The Board denied reconsideration because their motion merely echoed the arguments that the Board had already considered and rejected, including whether the immigration judge should have credited Lesbia’s testimony. As we have recognized, a motion for reconsideration “must give the Board a reason for changing its mind, something [it] has no reason to do if the motion merely republishes the reasons that had failed to convince [it] in the first place.” Gomez-Gutierrez v. Lynch, 811 F.3d 1053, 1060 (8th Cir. 2016) (internal quotation marks, brackets, and citation omitted). The Board did not abuse its discretion in concluding that the motion presented nothing new for it to consider. See Boudaguian v. Ashcroft, 376 F.3d 825, 828 (8th Cir. 2004).
A motion to reopen is a little different. Instead of specifying errors in the Board’s decision, it must identify “material” evidence that “was not available and could not have been discovered or presented at the [earlier] hearing.” 8 C.F.R. § 1003.2(c)(1). We review the Board’s denial of a motion to reopen, like a motion for reconsideration, for an abuse of discretion. See Alva-Arellano v. Lynch, 811 F.3d 1064, 1066 (8th Cir. 2016); Mshihiri, 753 F.3d at 789.
Lesbia and Fherdy included two documents with their motion. The first was a 2017 U.S. State Department report describing the presence of violence in Guatemala. The second was a declaration from a psychiatrist that explained how victims of trauma can struggle to remember details. Neither document justified
reopening the proceedings, according to the Board, because the report was not “material” and the declaration was not new. See 8 C.F.R. § 1003.2(c)(1).
Even though the report portrayed Guatemala as a dangerous country, it would have added little to the record. After all, the record already contained a similar, earlier report describing the conditions in Guatemala. Under the circumstances, the Board did not abuse its discretion in concluding that the 2017 report would not have “change[d] the result.” See Alanwoko v. Mukasey, 538 F.3d 908, 913 (8th Cir. 2008) (“[T]he petitioner has the burden of establishing that if the motion [to reopen] is granted, the new evidence would likely change the result of the proceedings.”).

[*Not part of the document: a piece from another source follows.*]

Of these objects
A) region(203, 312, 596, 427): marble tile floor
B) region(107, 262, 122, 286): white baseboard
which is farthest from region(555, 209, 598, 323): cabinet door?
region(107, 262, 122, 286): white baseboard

Nor did the Board abuse its discretion in concluding that the declaration was not “new.” To be sure, the declaration was created after the immigration judge’s decision. But it relied on studies that were published years earlier—before Lesbia and Fherdy requested relief—and could have been discovered previously. So the Board acted well within its discretion when it refused to reopen the record on this ground, too. See Alva-Arellano, 811 F.3d at 1067–68 (stating that, for a motion to reopen, the movant bears the “burden to demonstrate that the evidence was previously unavailable” or could not have been discovered earlier “by the exercise of due diligence” (citation omitted)).
Outcome: The petition for review is accordingly denied.